▶ EXCERPT PROVIDED:
↓↓↓

Also in Tan, the court's observation about the factor of weapon use is well taken, that: "It is of no moment that the assaults were not committed with guns where they nonetheless inflected great bodily injury. Plaintiffs demonstrated a reasonably foreseeable risk of violent criminal assaults on the property." (Tan, supra, 170 Cal.App.4that p. 1100.) Here too, these prior incidents are not sufficiently distinguishable to prevent any foreseeability effect, merely because only one involved a knife, only one involved a gun, one involved beating with fists, and overall, there were no serious physical injuries inflicted (other than the beating), until Plaintiff was stabbed. Landlords are not required to see into the future, but instead to respond to known risk factors in a reasonable manner. (Delgado, supra, 36 Cal.4th at p. 247, fn. 27.) Defendants' expert Erickson took crime statistics in the community into account in her report. In light of these established standards, we continue with the duty analysis, again without reference to potential causation issues and problems.
IV
REQUIRED BALANCING PROCESS: DUTY
At this point, we seek to clarify that we interpret this record as demonstrating a case of "regular" foreseeability, as opposed to "heightened foreseeability" of risk of this harm. As those concepts are described in Delgado, supra, 36 Cal.4th at page 243 and footnote 24, when a court analyzes a given set of facts, it may be able to find there was "heightened foreseeability" of harm, as shown by prior similar criminal incidents or other indications of a reasonably foreseeable risk of violent criminal assaults in that location. Only where such heightened foreseeability is demonstrated will the courts make a finding of duty to take protective measures that are "great or onerous." (Ibid.)
In applying this "sliding-scale balancing formula" (Delgado, supra, 36 Cal.4th at p. 243, fn. 24), we believe that this record supports a conclusion that based on the information available about a number of third party personal confrontation theft-related offenses committed upon patrons of the mall in the vicinity of Structure D, together with information about the design of the parking structure and about theft crimes that have a reasonable probability of escalating to assault, these Defendants were on notice of facts supporting a level of" 'regular' reasonable foreseeability as opposed to heightened foreseeability...." (Ibid.; italics added.) Where such significant data about criminal conduct is available to the landowner, arguably putting the owner on notice that patrons may be subject to a particular risk of harm on the property, and where such "harm can be prevented by simple means or by imposing merely minimal burdens, " (id. at p. 238), then courts may be required to determine that the scope of such duty will include taking reasonable measures to attempt to provide protections against the occurrence of third party crime. (Id. at p. 237, fn. 15.)

↑↑↑

▶ SOURCE MATERIAL:
↓↓↓

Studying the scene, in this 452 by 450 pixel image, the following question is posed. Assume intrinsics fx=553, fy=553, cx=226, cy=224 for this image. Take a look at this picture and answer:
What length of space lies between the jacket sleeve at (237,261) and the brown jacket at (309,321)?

↑↑↑

▶ PROMPT 1:
In the premises-liability passage, list each kind of information that the court says put the Defendants on notice of "regular" reasonable foreseeability.
▶ PROMPT 2:
Carry the premises-liability passage forward from its final sentence, keeping the court's style.

▶ FINAL ANSWER 1:
- Information about a number of third party personal confrontation theft-related offenses committed upon patrons of the mall in the vicinity of Structure D
- Information about the design of the parking structure
- Information about theft crimes that have a reasonable probability of escalating to assault

▶ FINAL ANSWER 2:
In addition to assessing foreseeability, courts are required to take into account other factors for determining the existence and scope of a duty, as they are laid out in Rowland v. Christian (1968) 69 Cal.2d, 108, 113: "[T]he degree of certainty that the plaintiff suffered injury, the closeness of the connection between the defendant's conduct and the injury suffered, the moral blame attached to the defendant's conduct, the policy of preventing future harm, the extent of the burden to the defendant and consequences to the community of imposing a duty to exercise care with resulting liability for breach, and the availability, cost, and prevalence of insurance for the risk involved."
According to the court in Delgado, the most important consideration in establishing duty is foreseeability, although other factors may indicate the inappropriateness of expanding the scope of a landowner's duty. (Delgado, supra, 36 Cal.4th at p. 237, fn. 15.) We next analyze several other factors and problems presented by this record, regarding the imposition of a duty based on "regular" reasonable foreseeability.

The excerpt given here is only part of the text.